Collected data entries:
-*-*-
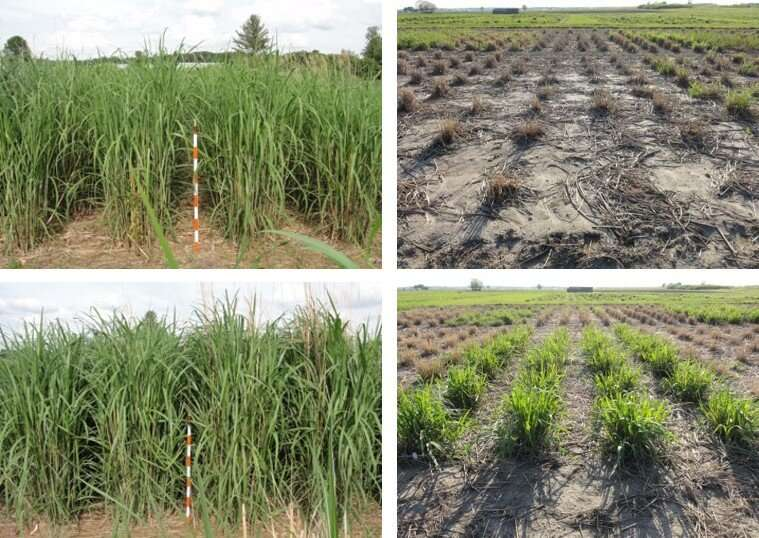 Miscanthus with improved winter-hardiness could benefit northern growers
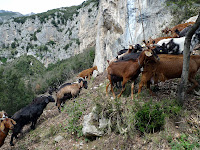 A herd of goats, led only by a dog, passes through our trail.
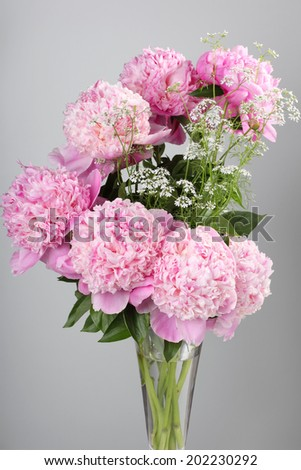 bouquet of pink peonies on a gray background - stock photo
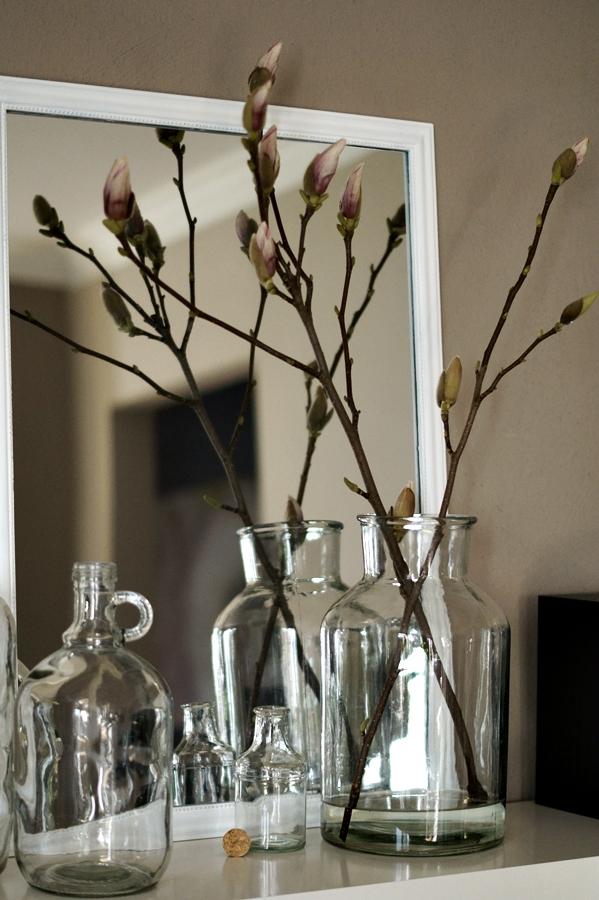 Ein Magnolienweig vor einem Dekospiegel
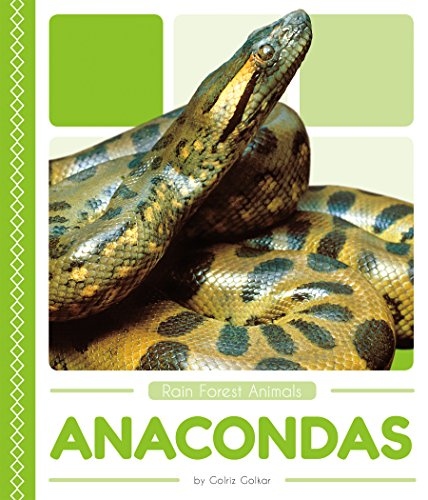 Rain Forest Animals: Anacondas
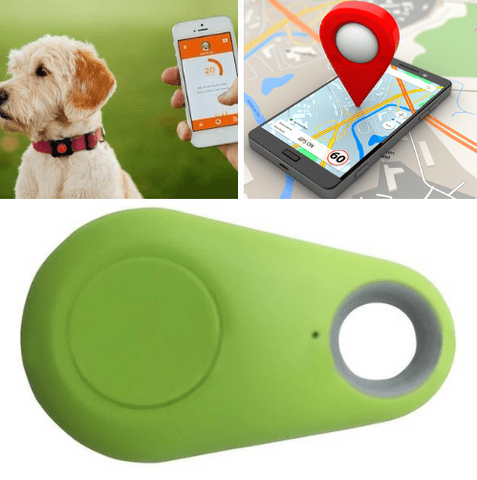 Image of Pet GPS Tracker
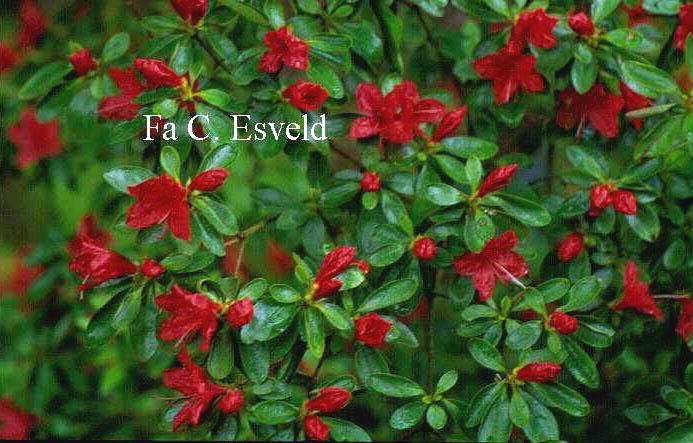 Rhododendron 'Rashomon' (Azalea)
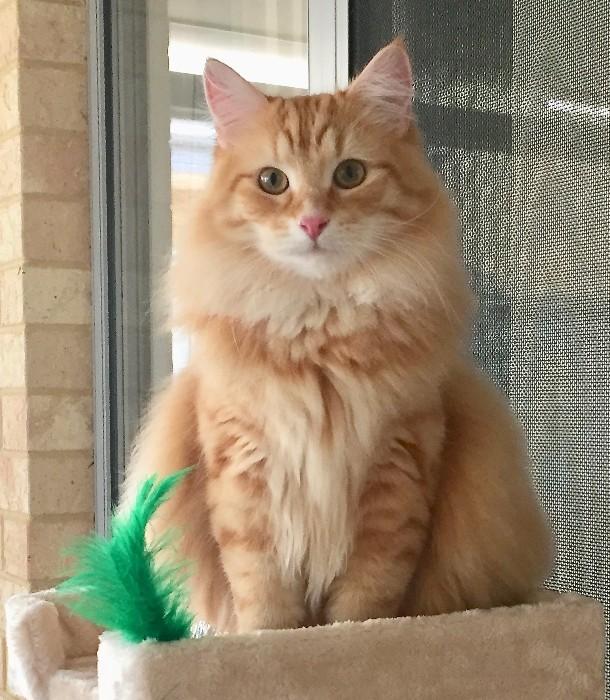 Siberian cat Oliver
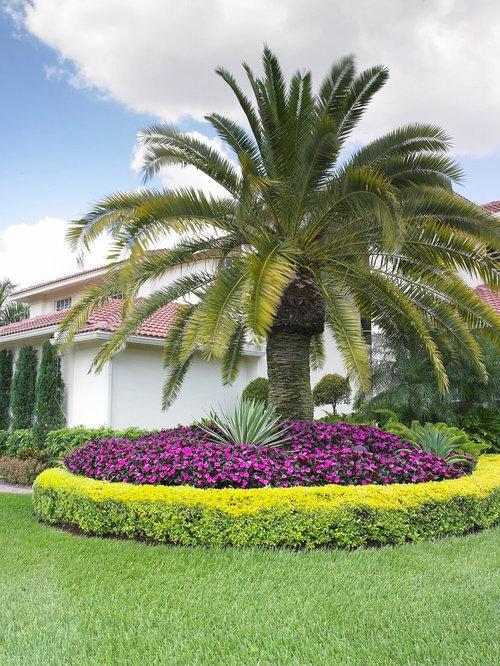 Foxtail Palm Houzz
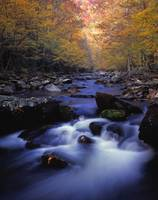 Little River Cascades And Autumn Colors, Great Smo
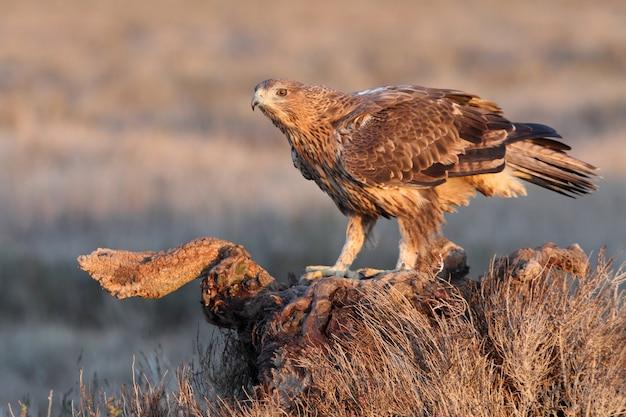 Twee jaar oude vrouw van bonelli's eagle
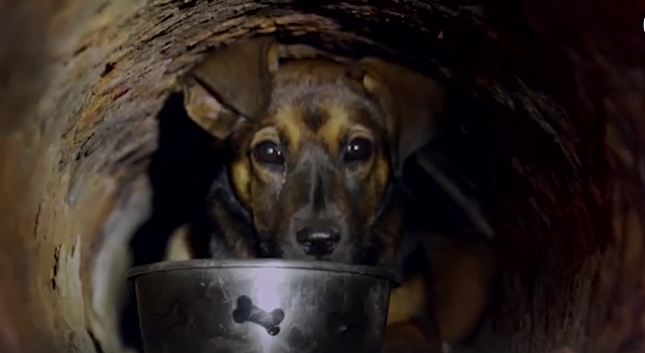 Scared Puppy Hiding In Pipe Gets New Life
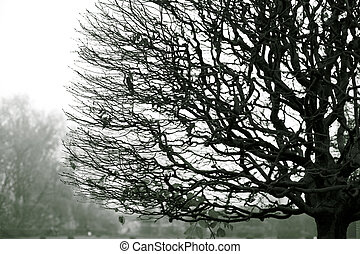 Naked branches of a tree against sky in fog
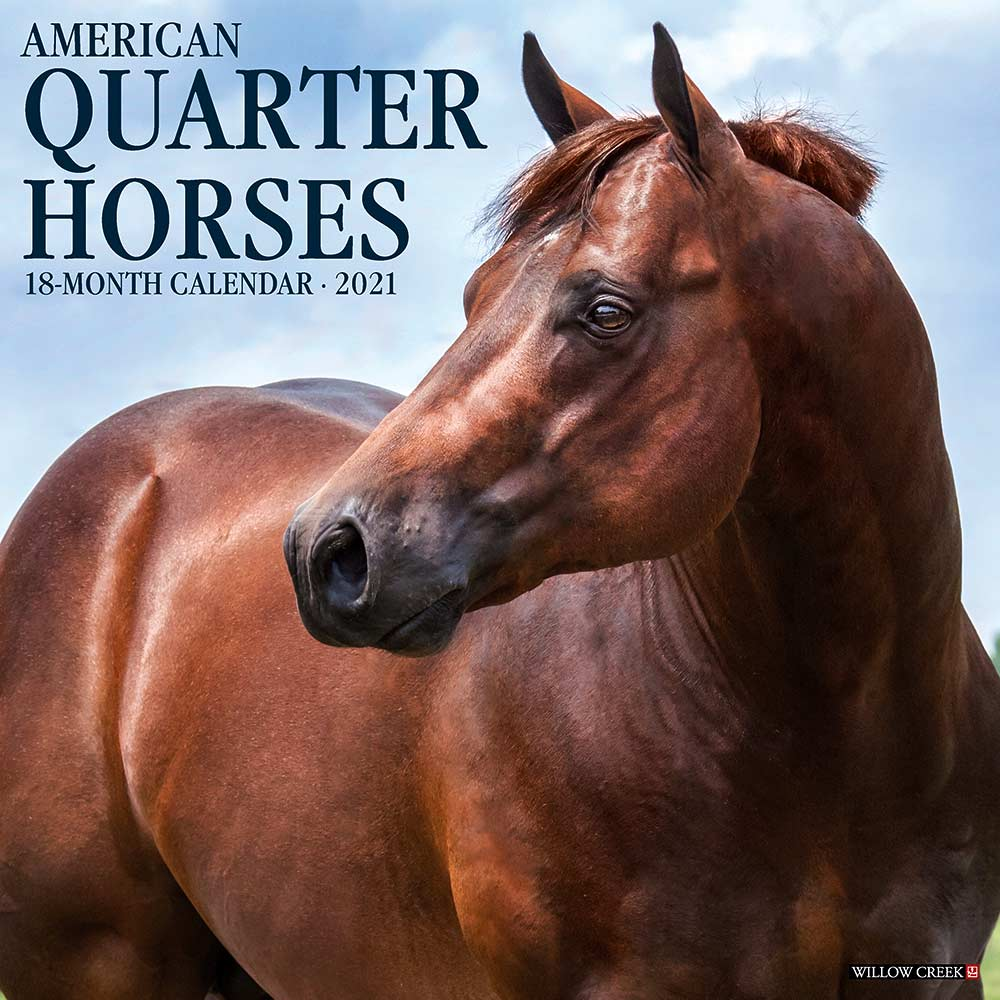 2021 American Quarter Horses Calendar Willow Creek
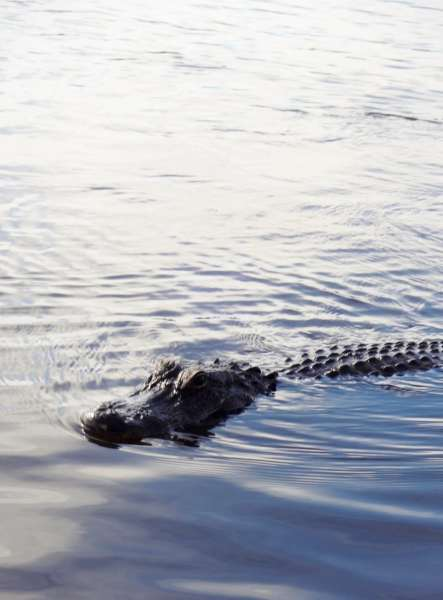 alligator up close and personal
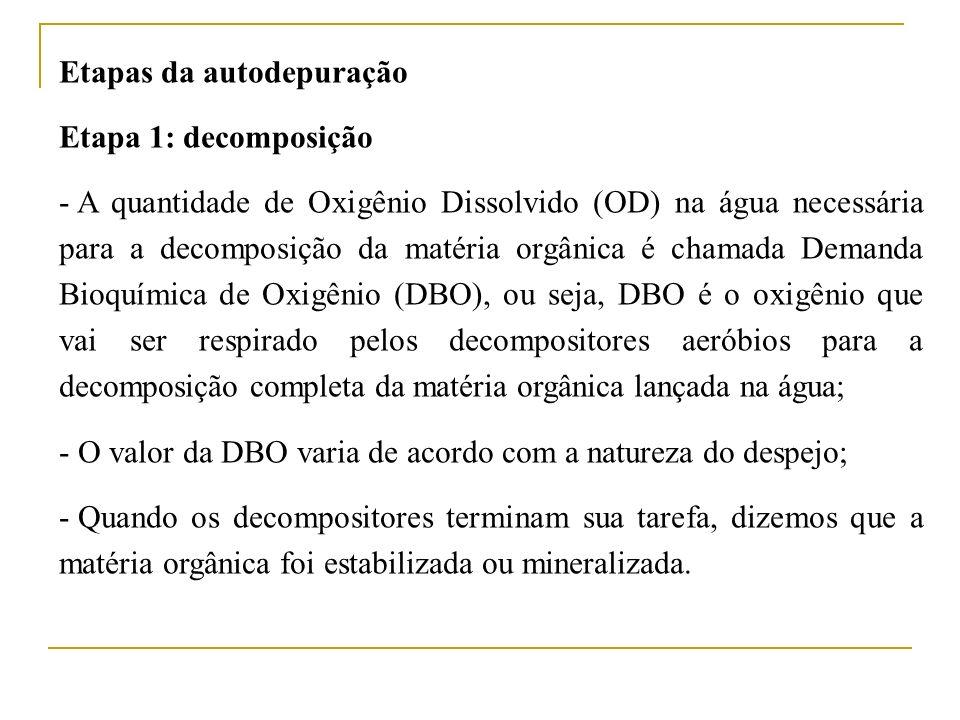Etapas da autodepuração Etapa 1: decomposição - A quantidade de Oxigênio Dissolvido (OD) na água necessária para a decomposição da matéria orgânica é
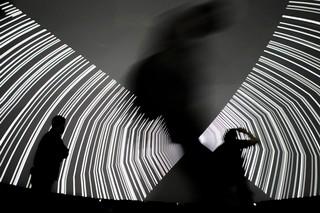 Sonar D Festival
-*-*-
> **Aim of the exercise**
Hand back the exact lines from the start of the entries to the line with "Naked branches of a tree against sky in fog", both ends kept and pictures left out.

> **Answer to this task**
 Miscanthus with improved winter-hardiness could benefit northern growers
 A herd of goats, led only by a dog, passes through our trail.
 bouquet of pink peonies on a gray background - stock photo
 Ein Magnolienweig vor einem Dekospiegel
 Rain Forest Animals: Anacondas
 Image of Pet GPS Tracker
 Rhododendron 'Rashomon' (Azalea)
 Siberian cat Oliver
 Foxtail Palm Houzz
 Little River Cascades And Autumn Colors, Great Smo
 Twee jaar oude vrouw van bonelli's eagle
 Scared Puppy Hiding In Pipe Gets New Life
 Naked branches of a tree against sky in fog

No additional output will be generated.